Dia selalu seperti ini. Didorong oleh perasaannya, Evan akan langsung melakukan apa pun yang terlintas di benaknya tanpa memikirkannya terlebih dahulu.

Namun, ketika dia hendak melangkah keluar, telinganya tiba-tiba menangkap suara seorang pria yang sedang menggerutu dengan tidak puas.

"Suara apa itu? Oh, telingaku! Sepertinya aku akan tuli!

Siapa yang membuat suara mengerikan itu?" Pria yang berbaring di tempat tidur mengernyitkan alisnya ketika mendengar tangisan Evan.
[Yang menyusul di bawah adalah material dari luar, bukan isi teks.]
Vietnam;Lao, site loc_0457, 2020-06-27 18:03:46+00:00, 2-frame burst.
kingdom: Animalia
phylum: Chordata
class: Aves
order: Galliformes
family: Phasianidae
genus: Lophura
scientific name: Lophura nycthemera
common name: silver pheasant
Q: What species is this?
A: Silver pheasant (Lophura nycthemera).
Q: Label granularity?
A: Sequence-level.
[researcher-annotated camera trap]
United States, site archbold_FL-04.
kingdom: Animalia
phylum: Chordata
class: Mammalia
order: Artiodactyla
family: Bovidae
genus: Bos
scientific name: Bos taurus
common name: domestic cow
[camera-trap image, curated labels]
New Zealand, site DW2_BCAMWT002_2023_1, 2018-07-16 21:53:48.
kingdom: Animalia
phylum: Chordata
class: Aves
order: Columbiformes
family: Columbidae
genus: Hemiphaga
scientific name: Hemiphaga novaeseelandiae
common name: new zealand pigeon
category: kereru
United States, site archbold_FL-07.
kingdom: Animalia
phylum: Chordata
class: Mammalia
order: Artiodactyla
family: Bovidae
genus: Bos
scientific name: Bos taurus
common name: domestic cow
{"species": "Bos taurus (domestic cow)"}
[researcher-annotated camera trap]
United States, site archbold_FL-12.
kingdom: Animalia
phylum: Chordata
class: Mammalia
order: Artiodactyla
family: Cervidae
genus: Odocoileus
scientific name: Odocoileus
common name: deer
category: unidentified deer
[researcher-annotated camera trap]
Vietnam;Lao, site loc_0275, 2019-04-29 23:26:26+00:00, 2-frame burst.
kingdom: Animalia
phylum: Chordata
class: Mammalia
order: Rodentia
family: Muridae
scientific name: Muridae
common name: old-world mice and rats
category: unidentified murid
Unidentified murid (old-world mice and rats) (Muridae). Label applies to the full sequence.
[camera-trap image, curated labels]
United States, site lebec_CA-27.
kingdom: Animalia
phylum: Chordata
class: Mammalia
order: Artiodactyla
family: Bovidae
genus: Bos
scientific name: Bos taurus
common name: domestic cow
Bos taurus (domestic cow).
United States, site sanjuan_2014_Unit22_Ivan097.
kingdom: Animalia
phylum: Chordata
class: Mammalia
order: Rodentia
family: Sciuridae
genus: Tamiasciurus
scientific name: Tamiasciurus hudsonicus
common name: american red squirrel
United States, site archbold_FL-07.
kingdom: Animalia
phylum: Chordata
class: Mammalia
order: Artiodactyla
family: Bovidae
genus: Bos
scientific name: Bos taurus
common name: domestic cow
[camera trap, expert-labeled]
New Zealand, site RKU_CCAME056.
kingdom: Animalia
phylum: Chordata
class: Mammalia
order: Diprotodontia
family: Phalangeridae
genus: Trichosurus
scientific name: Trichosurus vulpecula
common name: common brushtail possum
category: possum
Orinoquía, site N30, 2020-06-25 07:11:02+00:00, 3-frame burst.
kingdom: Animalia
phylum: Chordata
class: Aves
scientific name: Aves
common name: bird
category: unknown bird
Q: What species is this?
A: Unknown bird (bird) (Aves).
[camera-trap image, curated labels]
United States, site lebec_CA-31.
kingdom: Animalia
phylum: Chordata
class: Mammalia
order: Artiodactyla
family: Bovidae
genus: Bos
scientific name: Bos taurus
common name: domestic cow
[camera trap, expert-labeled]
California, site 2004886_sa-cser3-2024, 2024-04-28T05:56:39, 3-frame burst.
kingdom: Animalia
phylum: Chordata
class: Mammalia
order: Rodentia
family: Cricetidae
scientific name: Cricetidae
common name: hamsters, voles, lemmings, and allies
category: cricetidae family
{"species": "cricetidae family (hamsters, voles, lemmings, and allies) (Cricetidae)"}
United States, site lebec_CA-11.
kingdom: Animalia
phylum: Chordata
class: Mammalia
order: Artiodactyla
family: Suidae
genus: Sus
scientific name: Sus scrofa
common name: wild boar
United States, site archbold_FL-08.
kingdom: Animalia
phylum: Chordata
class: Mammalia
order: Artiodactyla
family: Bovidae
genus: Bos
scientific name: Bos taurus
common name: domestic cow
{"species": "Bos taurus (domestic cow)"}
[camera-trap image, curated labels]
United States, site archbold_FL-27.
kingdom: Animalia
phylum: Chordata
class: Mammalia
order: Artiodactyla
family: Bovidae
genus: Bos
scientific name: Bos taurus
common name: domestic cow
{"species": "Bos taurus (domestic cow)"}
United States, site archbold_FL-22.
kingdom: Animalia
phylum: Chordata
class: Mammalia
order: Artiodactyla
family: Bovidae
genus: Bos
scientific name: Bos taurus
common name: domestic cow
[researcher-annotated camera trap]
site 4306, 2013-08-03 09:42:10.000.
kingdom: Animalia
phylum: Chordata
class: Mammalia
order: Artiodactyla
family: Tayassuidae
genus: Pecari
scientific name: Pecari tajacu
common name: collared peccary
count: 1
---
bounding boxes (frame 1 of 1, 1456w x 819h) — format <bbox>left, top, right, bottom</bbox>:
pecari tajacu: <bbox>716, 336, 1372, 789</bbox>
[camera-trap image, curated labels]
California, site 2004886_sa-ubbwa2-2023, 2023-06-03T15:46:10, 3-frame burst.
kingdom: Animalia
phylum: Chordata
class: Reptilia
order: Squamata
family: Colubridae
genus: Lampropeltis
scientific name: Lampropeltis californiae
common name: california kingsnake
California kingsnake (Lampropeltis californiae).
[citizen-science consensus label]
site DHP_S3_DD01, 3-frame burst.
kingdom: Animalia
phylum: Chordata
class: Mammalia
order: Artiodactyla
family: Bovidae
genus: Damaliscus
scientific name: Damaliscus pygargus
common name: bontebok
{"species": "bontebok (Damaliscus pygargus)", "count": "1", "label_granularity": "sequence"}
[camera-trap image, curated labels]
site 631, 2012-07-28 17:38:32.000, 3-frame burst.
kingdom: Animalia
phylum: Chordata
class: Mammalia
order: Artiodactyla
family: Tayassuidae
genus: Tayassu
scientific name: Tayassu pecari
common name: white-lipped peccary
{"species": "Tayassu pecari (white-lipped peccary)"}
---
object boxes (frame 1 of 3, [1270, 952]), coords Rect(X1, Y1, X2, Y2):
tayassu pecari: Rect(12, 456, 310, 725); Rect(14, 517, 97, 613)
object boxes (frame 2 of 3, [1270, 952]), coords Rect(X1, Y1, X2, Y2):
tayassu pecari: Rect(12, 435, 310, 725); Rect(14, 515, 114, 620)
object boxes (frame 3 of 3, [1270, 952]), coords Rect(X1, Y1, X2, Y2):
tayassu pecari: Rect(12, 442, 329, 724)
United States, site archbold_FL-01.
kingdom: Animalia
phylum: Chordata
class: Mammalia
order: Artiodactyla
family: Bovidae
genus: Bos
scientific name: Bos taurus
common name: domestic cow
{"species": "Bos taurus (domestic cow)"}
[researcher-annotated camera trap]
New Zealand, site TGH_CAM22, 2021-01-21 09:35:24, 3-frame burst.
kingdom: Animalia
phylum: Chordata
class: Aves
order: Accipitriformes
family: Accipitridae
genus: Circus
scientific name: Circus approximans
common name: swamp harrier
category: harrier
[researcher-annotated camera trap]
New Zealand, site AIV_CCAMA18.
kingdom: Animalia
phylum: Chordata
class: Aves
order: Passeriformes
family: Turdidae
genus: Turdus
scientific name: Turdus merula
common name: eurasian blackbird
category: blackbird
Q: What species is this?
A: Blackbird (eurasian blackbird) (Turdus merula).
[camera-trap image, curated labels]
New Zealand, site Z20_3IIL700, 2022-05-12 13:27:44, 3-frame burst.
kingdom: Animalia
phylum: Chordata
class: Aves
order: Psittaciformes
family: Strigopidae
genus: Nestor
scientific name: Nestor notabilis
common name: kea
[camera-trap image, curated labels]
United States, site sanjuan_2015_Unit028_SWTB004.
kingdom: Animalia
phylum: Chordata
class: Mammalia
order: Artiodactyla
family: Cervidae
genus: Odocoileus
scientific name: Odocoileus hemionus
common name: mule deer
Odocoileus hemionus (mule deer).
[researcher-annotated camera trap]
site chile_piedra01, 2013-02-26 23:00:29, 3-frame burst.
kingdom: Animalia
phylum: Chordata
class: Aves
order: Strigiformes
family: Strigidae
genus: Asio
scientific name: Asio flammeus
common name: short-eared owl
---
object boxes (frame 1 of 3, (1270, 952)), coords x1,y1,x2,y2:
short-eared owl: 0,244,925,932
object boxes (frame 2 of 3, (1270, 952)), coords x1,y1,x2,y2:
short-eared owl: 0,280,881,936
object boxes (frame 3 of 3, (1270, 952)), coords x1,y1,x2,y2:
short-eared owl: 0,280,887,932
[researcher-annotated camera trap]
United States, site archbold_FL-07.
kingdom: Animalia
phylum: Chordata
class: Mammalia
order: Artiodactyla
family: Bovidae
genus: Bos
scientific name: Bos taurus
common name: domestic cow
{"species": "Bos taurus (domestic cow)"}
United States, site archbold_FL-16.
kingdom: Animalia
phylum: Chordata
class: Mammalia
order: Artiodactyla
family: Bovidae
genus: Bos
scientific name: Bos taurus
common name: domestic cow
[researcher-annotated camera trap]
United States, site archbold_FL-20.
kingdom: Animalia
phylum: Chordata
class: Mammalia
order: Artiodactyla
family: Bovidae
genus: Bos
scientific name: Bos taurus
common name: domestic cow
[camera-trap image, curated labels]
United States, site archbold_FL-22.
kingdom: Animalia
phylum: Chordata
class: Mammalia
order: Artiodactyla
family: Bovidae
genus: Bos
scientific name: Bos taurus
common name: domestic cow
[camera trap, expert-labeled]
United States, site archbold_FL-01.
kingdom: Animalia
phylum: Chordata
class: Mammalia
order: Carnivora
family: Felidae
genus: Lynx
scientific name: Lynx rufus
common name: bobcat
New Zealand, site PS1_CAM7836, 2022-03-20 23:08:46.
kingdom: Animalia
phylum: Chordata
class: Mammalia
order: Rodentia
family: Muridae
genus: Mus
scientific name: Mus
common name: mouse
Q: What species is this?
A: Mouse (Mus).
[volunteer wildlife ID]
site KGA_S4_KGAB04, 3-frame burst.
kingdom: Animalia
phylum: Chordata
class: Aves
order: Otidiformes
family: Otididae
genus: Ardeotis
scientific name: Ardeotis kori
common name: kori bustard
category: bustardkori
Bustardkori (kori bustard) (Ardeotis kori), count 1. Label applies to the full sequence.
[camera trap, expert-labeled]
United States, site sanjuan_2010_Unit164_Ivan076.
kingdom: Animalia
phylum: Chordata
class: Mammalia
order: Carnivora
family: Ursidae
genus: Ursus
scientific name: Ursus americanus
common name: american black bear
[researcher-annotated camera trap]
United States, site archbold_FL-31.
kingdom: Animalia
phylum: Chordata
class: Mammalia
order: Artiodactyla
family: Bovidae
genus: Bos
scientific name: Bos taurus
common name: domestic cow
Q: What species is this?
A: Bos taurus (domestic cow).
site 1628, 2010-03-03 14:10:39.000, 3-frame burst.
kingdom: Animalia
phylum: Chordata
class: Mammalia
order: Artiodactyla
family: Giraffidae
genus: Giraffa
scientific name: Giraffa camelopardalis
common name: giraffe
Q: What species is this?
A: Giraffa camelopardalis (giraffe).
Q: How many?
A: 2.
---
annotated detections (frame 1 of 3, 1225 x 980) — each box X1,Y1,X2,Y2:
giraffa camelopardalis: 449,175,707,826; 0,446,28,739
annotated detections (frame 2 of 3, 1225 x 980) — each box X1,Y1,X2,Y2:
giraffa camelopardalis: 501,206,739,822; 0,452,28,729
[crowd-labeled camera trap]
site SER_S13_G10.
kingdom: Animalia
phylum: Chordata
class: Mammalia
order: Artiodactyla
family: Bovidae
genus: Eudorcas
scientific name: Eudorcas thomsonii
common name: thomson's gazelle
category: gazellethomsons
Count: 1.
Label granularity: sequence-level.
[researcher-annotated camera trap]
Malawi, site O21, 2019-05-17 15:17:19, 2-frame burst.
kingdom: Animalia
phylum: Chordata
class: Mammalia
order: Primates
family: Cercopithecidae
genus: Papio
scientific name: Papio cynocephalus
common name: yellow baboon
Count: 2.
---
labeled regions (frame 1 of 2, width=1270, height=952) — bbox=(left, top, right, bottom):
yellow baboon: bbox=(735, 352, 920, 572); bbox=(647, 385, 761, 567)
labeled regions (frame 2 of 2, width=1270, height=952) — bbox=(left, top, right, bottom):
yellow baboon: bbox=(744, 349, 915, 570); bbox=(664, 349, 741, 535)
Evan seketika menghentikan langkahnya dan berbalik.

Dia melihat pria di tempat tidur itu mengangkat tangannya dengan lemah dan mencoba untuk mencengkeram sesuatu. Evan segera kembali ke sisi tempat tidur dan menggenggam tangannya yang terangkat itu sambil berseru kegirangan, "Tin! Ini aku, Evan. Bagaimana keadaanmu?"

'Tin? Sudah lama sekali sejak seseorang memanggilku dengan nama itu.'

Nama itu membawa kembali ingatan-ingatan tentang kehidupan masa lalunya. 'Ya, itu mereka. Hanya teman-teman yang bermain basket denganku ketika aku di sekolah yang tahu dan memanggilku dengan nama ini.'

Austin perlahan-lahan menarik diri dari ingatan-ingatan itu dan menaruh seluruh perhatiannya ke masa kini. Dia merasakan rasa sakit yang tajam dan menusuk di dahinya ketika dia mencoba bergerak. Dia tidak berani berpikir lebih keras.

Perlahan-lahan, dia membuka matanya. Sinar matahari menembus celah-celah atap jerami dan menyinari wajahnya. Austin menyipitkan matanya dan mencoba mengingat-ingat di mana dia berada saat ini. Dia memperhatikan sekeliling ruangan yang kecil dan lusuh itu.

Austin terperangah. 'Di mana aku? Bagaimana aku bisa berakhir di pondok tua seperti ini? Siapa yang membawaku ke sini? Apakah aku sedang bermimpi? Tempat apa ini?' Austin berpikir dengan sungguh-sungguh, berusaha mencari jawaban atas semua pertanyaan itu. Namun, dia meringis ketika upayanya itu malah membuat rasa sakit di kepalanya semakin parah.

Austin adalah seorang karyawan biasa di sebuah perusahaan, yang terletak di pesisir Kota Subur yang indah dan makmur, milik Negeri Cadas.

Setelah lulus kuliah, Austin datang ke Kota Subur bersama kekasihnya. Keduanya ingin mengejar karir mereka dan memulai hidup bersama di Kota Subur sebagai babak baru dalam hidup mereka.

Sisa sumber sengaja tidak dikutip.